PKCS#11
|
| Cryptographic Token Interface Standard |
PKCS#11 |
The PKCS #1 RSA key pair generation mechanism, denoted CKM_RSA_PKCS_KEY_PAIR_GEN, is a key pair generation mechanism based on the RSA public-key cryptosystem, as defined in PKCS #1.
It does not have a parameter.
The mechanism generates RSA public/private key pairs with a particular modulus length in bits and public exponent, as specified in the CKA_MODULUS_BITS and CKA_PUBLIC_EXPONENT attributes of the template for the public key.
The mechanism contributes the CKA_CLASS, CKA_KEY_TYPE, CKA_MODULUS, and CKA_PUBLIC_EXPONENT attributes to the new public key. It contributes the CKA_CLASS and CKA_KEY_TYPE attributes to the new private key; it may also contribute some of the following attributes to the new private key: CKA_MODULUS, CKA_PUBLIC_EXPONENT, CKA_PRIVATE_EXPONENT, CKA_PRIME_1, CKA_PRIME_2, CKA_EXPONENT_1, CKA_EXPONENT_2, CKA_COEFFICIENT (see Section 10.9.1). Other attributes supported by the RSA public and private key types (specifically, the flags indicating which functions the keys support) may also be specified in the templates for the keys, or else are assigned default initial values.

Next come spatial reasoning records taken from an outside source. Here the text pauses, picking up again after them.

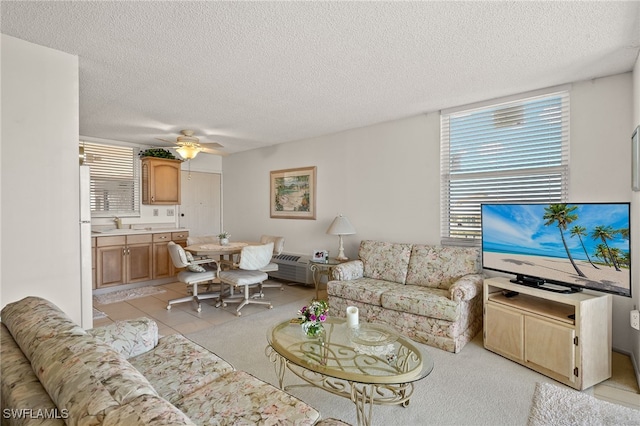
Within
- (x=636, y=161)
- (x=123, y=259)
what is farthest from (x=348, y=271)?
(x=123, y=259)

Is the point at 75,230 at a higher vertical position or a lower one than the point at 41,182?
lower

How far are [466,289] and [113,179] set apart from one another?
5.64 metres

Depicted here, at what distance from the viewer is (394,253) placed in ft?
13.2

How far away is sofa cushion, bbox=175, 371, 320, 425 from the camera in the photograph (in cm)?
134

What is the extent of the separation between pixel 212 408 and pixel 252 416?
20 cm

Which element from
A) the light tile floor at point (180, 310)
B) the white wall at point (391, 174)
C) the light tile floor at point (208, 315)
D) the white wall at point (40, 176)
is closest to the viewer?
the white wall at point (40, 176)

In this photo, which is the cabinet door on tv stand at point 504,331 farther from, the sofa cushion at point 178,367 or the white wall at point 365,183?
the sofa cushion at point 178,367

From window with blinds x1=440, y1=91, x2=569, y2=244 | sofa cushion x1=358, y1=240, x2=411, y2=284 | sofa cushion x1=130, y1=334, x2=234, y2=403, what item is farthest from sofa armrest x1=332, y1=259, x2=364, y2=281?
sofa cushion x1=130, y1=334, x2=234, y2=403

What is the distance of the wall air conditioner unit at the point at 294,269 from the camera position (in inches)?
205

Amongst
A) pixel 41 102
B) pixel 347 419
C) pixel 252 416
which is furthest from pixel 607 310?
pixel 41 102

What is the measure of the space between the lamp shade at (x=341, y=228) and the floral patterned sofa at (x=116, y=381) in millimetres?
2708

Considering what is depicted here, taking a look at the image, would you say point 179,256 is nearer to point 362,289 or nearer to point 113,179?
point 362,289

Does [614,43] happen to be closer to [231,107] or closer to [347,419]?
[347,419]

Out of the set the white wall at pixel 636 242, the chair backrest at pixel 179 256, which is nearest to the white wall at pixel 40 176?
the chair backrest at pixel 179 256
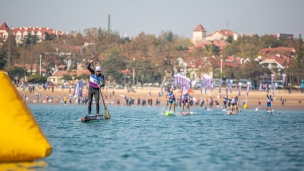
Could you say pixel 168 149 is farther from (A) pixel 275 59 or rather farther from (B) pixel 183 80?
(A) pixel 275 59

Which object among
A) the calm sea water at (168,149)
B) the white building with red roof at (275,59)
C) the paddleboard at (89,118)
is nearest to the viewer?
the calm sea water at (168,149)

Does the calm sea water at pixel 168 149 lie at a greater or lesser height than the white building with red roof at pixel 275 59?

Keys generated with this mechanism can be used with the following mechanisms: PKCS #1 RSA; ISO/IEC 9796 RSA; X.509 (raw) RSA; PKCS #1 RSA with MD2; PKCS #1 RSA with MD5; PKCS #1 RSA with SHA-1; and OAEP key wrapping for SET.
For this mechanism, the ulMinKeySize and ulMaxKeySize fields of the CK_MECHANISM_INFO structure specify the supported range of RSA modulus sizes, in bits.